BEGIN Source data

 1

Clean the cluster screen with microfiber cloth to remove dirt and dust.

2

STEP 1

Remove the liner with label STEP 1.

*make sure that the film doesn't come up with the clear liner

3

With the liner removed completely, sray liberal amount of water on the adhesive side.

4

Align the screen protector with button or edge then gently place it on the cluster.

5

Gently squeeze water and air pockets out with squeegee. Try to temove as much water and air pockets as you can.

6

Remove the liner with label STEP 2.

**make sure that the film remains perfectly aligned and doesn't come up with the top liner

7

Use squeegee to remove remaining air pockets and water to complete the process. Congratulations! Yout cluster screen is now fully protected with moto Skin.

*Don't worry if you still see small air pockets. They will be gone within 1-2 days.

END Source data
BEGIN Source data

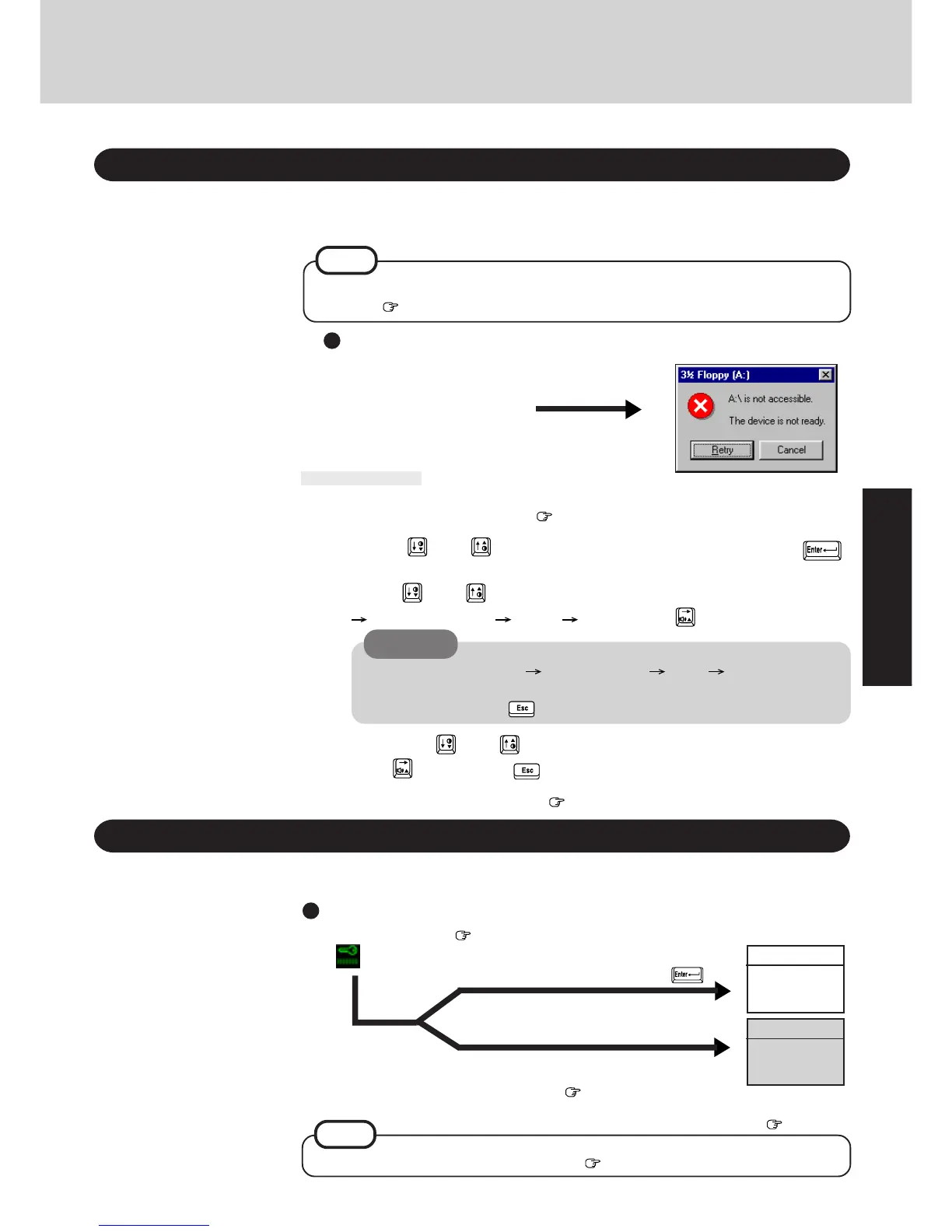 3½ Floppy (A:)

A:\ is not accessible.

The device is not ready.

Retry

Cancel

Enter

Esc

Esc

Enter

END Source data

### What is being asked
Check each line above for the string "label" and copy those that have it.

### Task answer
Remove the liner with label STEP 1.
Remove the liner with label STEP 2.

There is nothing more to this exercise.